Un pas en arrière pour les droits des femmes

Yaqo a qualifié l’amendement proposé de régression pour les droits des femmes, portant atteinte à la dignité garantie par la loi iraquienne no 188 de 1959 sur le statut personnel. «Il s’agit d’un revers important», a-t-elle déclaré. «Au lieu de progresser, nous régressons. Légalement, le mariage est un contrat consensuel entre deux adultes compétents. Comment une fillette de 9 ans peut-elle être considérée comme capable de conclure un tel contrat?»

Elle a également fait référence à des sources jurisprudentielles. «L’école Ja’fari permet non seulement le mariage des filles de 9 ans, mais permet également les fiançailles infantiles et certaines pratiques sexuelles avec des mineurs, telles que les caresses», a-t-elle déclaré.

Défis constitutionnels et contradictions

Yaqo souligne les circonstances politiques complexes dans lesquelles la constitution iraquienne a été rédigée. 

«Malheureusement, des compromis ont abouti à l’article 41 de la Constitution iraquienne, qui dispose: «Les Iraquiens sont libres d’adhérer à leurs lois sur le statut personnel en fonction de leurs religions, sectes, croyances ou choix, qui doivent être réglementés par la loi.»
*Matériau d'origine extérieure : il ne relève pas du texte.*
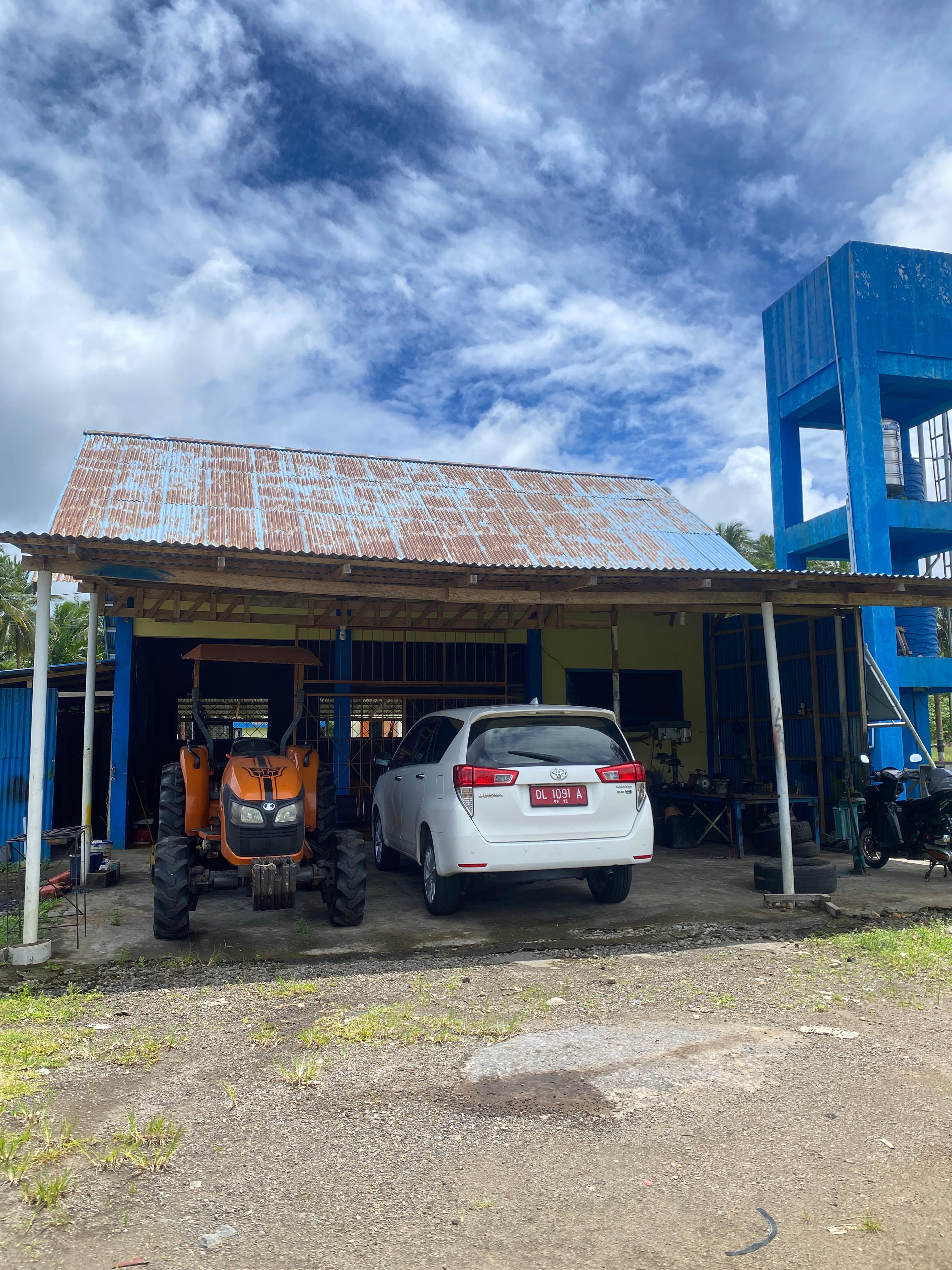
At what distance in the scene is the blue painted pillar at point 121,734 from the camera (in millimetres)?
11531

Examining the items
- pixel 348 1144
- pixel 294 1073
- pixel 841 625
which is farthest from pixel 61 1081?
pixel 841 625

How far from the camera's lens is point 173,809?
7.30m

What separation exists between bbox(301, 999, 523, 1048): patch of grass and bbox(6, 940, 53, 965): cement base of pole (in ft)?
7.82

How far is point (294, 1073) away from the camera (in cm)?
405

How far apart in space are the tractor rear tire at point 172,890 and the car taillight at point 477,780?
2019mm

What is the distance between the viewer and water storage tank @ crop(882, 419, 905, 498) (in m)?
21.2

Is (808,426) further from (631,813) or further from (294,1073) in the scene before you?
(294,1073)

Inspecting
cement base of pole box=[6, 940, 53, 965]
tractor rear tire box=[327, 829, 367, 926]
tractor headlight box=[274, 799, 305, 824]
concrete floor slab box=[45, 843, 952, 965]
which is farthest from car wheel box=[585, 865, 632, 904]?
cement base of pole box=[6, 940, 53, 965]

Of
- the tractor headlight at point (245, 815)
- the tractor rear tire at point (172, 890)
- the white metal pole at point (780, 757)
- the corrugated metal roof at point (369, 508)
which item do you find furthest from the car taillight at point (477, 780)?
the corrugated metal roof at point (369, 508)

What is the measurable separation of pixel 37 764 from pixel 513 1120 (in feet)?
14.4

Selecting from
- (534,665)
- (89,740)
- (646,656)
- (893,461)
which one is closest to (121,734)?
(89,740)

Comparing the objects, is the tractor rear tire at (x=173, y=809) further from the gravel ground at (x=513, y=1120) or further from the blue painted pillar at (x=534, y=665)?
the blue painted pillar at (x=534, y=665)

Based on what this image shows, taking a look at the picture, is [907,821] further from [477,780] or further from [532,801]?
[477,780]

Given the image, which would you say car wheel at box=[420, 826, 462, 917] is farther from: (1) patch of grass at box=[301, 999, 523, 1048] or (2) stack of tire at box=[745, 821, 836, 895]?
(2) stack of tire at box=[745, 821, 836, 895]
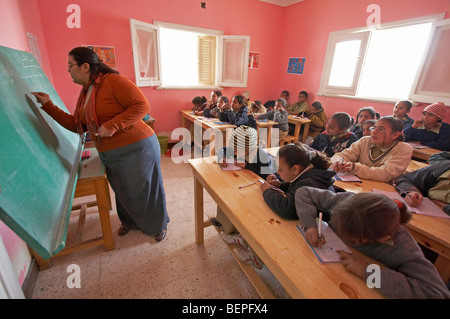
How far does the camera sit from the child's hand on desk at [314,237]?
2.74 ft

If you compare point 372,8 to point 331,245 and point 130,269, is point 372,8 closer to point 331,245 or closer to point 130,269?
point 331,245

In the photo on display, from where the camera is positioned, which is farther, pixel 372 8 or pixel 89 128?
pixel 372 8

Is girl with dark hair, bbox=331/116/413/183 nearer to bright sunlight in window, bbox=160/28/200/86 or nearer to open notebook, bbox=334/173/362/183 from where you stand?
open notebook, bbox=334/173/362/183

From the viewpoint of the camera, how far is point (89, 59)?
1252 mm

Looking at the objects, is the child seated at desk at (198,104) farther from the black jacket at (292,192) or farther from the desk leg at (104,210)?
the black jacket at (292,192)

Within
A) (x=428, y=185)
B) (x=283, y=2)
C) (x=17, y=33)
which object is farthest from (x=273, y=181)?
(x=283, y=2)

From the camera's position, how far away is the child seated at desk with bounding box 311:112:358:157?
198 centimetres

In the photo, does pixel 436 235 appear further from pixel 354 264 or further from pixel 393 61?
pixel 393 61

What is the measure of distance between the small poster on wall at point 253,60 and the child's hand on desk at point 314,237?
4888 mm

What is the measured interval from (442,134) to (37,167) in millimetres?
4039

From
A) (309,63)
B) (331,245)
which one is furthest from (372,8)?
(331,245)

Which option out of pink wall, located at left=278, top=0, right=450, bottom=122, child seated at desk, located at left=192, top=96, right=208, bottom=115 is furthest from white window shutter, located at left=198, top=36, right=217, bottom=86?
pink wall, located at left=278, top=0, right=450, bottom=122
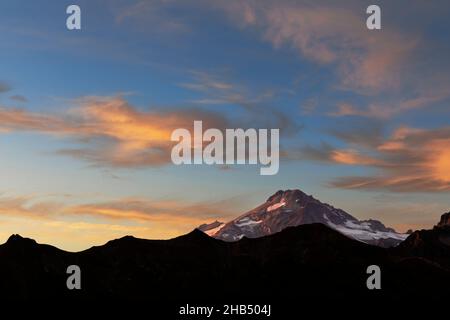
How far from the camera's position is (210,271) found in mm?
161625

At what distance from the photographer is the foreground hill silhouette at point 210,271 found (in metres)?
152

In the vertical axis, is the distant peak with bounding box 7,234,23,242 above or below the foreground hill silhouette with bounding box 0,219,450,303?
above

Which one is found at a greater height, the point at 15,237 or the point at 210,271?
the point at 15,237

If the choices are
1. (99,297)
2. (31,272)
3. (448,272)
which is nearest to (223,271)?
(99,297)

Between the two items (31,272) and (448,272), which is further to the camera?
(448,272)

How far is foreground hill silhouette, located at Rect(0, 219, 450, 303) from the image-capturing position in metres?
152

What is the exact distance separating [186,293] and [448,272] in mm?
69581

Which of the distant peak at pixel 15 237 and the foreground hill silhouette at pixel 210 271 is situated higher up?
the distant peak at pixel 15 237

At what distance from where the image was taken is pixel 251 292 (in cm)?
15975
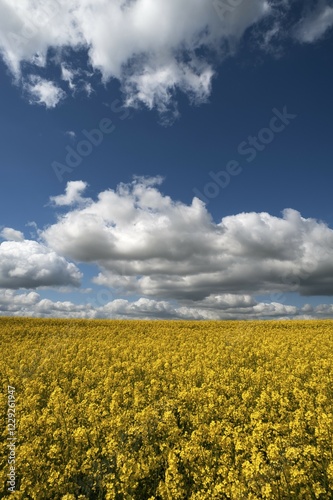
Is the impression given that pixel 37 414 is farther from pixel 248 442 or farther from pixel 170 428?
pixel 248 442

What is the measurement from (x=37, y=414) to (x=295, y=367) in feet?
30.7

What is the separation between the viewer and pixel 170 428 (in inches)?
281

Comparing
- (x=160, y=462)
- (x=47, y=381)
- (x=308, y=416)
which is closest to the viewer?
(x=160, y=462)

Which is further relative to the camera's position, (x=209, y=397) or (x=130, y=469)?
(x=209, y=397)

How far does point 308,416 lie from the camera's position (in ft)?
24.0

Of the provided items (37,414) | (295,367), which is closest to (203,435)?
(37,414)

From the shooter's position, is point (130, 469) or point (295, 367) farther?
point (295, 367)

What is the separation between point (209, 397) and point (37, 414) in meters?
4.56

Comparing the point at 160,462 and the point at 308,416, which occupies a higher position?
the point at 308,416

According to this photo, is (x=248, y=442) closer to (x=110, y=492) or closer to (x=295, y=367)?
(x=110, y=492)

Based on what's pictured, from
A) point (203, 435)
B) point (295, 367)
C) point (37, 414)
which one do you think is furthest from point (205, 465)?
point (295, 367)

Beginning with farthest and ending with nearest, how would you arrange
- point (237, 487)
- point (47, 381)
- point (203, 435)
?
point (47, 381) < point (203, 435) < point (237, 487)

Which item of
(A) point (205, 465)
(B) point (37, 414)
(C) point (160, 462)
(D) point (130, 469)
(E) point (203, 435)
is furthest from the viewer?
(B) point (37, 414)

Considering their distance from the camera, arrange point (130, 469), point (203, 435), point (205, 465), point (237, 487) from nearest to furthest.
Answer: point (237, 487) → point (130, 469) → point (205, 465) → point (203, 435)
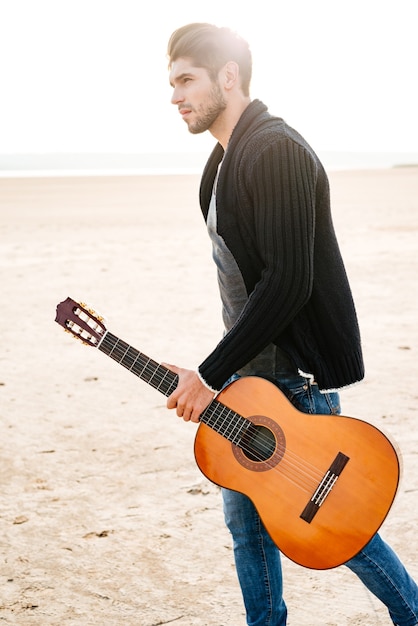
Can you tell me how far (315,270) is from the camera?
9.16 feet

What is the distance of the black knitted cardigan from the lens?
2619mm

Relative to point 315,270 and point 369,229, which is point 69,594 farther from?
point 369,229

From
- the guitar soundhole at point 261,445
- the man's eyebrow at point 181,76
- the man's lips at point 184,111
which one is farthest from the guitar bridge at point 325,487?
the man's eyebrow at point 181,76

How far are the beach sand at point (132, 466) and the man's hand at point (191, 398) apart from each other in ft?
4.02

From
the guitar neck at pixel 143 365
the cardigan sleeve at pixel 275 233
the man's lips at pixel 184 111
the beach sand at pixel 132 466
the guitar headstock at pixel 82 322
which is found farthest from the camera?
the beach sand at pixel 132 466

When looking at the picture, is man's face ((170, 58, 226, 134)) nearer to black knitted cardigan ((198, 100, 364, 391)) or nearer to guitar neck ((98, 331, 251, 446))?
black knitted cardigan ((198, 100, 364, 391))

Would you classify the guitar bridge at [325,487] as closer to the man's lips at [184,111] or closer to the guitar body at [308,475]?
the guitar body at [308,475]

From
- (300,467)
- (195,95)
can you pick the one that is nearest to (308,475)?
(300,467)

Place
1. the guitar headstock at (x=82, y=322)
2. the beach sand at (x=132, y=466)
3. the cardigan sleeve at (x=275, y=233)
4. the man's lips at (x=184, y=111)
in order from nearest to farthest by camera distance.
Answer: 1. the cardigan sleeve at (x=275, y=233)
2. the man's lips at (x=184, y=111)
3. the guitar headstock at (x=82, y=322)
4. the beach sand at (x=132, y=466)

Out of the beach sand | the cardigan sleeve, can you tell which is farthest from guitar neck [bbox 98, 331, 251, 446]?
the beach sand

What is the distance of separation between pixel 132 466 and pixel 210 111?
3.00m

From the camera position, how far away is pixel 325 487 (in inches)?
111

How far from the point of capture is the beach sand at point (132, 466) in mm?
3719

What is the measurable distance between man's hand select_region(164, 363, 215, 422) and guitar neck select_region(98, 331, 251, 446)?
5 centimetres
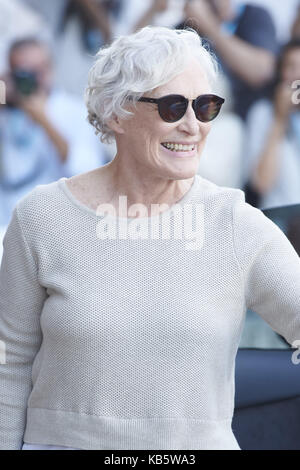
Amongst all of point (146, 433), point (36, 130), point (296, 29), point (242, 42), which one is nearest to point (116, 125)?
point (146, 433)

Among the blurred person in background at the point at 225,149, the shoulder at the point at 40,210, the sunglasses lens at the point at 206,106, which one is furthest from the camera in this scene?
the blurred person in background at the point at 225,149

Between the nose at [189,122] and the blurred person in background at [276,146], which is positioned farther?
the blurred person in background at [276,146]

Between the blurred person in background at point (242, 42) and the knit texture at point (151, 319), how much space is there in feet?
10.5

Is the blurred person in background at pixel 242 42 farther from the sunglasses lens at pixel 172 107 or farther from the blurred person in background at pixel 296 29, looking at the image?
the sunglasses lens at pixel 172 107

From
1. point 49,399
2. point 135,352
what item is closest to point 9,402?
point 49,399

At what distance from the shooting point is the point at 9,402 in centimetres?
228

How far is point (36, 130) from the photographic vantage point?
5.11 meters

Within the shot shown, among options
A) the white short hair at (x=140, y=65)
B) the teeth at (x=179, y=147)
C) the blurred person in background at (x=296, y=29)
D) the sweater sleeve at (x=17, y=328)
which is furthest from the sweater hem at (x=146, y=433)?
the blurred person in background at (x=296, y=29)

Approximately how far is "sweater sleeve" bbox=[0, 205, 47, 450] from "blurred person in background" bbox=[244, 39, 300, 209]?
3.28 metres

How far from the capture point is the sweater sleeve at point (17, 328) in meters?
2.24

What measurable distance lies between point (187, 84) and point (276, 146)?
3392 millimetres

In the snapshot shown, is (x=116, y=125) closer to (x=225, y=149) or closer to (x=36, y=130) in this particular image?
(x=36, y=130)

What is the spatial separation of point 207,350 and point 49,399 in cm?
39

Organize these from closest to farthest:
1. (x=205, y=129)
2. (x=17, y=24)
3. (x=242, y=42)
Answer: (x=205, y=129) < (x=17, y=24) < (x=242, y=42)
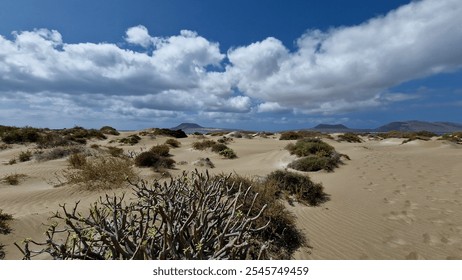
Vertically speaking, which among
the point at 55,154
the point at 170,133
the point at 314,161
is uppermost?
the point at 170,133

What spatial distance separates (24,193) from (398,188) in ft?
39.2

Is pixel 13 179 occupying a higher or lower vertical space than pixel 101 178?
lower

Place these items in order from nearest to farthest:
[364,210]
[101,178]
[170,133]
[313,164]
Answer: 1. [364,210]
2. [101,178]
3. [313,164]
4. [170,133]

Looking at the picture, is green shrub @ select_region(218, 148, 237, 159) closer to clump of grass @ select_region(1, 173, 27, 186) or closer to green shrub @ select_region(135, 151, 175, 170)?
green shrub @ select_region(135, 151, 175, 170)

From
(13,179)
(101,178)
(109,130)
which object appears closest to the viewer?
(101,178)

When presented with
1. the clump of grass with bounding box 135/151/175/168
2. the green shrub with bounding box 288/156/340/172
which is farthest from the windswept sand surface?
the clump of grass with bounding box 135/151/175/168

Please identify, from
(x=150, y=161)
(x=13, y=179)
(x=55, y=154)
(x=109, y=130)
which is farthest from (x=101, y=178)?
(x=109, y=130)

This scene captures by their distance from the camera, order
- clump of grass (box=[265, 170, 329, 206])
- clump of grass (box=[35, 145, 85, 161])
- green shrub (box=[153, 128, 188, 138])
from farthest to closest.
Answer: green shrub (box=[153, 128, 188, 138]) → clump of grass (box=[35, 145, 85, 161]) → clump of grass (box=[265, 170, 329, 206])

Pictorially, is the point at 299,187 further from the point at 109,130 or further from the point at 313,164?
the point at 109,130

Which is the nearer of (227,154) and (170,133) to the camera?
(227,154)

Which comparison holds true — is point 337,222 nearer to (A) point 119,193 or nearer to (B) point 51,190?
(A) point 119,193

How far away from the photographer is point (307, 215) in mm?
6699

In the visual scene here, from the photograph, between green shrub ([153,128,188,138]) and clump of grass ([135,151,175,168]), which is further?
green shrub ([153,128,188,138])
Elle a également noté que l'article 2 de la Constitution exigeait que les lois s'alignent sur les principes immuables de l'Islam. Toutefois, étant donné qu’il n’existe pas de consensus entre les sectes sunnites et chiites sur des questions telles que le mariage et le divorce, la décision no 147 de 2023 de la Cour suprême fédérale, qui définit les principes islamiques comme étant ceux convenus à l’unanimité dans toutes les sectes, rend inapplicable l’invocation de l’article 2.

Yaqo a fait valoir que la récente proposition d'amendement a été habilement conçue en se concentrant sur seulement deux articles. Toutefois, les modifier reviendrait à démanteler l'ensemble de la loi sur le statut personnel et à la remplacer par une jurisprudence sectaire.

La loi iraquienne sur le statut personnel est considérée comme l’une des plus progressistes de la région. Yaqo a félicité la Cour suprême fédérale d’avoir reconnu que l’article 41 exigeait une modification, en déclarant: «Cela signifie qu’il ne peut servir de base à une modification de la loi sur le statut personnel, étant donné qu’aucune loi ne peut être promulguée sans fondement constitutionnel».

Un droit civil unifié: Vision du patriarche Sako

Le patriarche chaldéen Louis Raphaël Sako a également abordé les amendements proposés. Lors d’un précédent entretien avec une chaîne de télévision iraquienne, il a réitéré son appel en faveur d’une loi civile unifiée applicable à tous les citoyens, quelle que soit leur religion, à l’instar des pratiques des nations avancées. 

«La réalité d’aujourd’hui diffère de celle d’il y a des décennies», a-t-il déclaré. «Les femmes occupent désormais des postes de direction et occupent des postes élevés dans la société.»

Il a attiré l'attention sur les enseignements bibliques affirmant l'égalité et la complémentarité entre les hommes et les femmes, ajoutant: «Dans le christianisme, les lois successorales sont égales pour les hommes et les femmes. Nous ne considérons pas que les femmes manquent de raison ou de foi.» 

Il a également souligné que les églises irakiennes n'autorisaient pas le mariage avant l'âge de 18 ans.

En ce qui concerne le divorce, le patriarche a expliqué que dans le christianisme, le mariage n'est pas un contrat, mais une alliance éternelle. Des exceptions ne s’appliquent que lorsqu’un mariage est réputé nul en raison de «fondements inappropriés».

Cet article a été Publié à l'origine par ACI MENA, partenaire de presse arabe du CNA, et a été traduit et adapté par le CNA.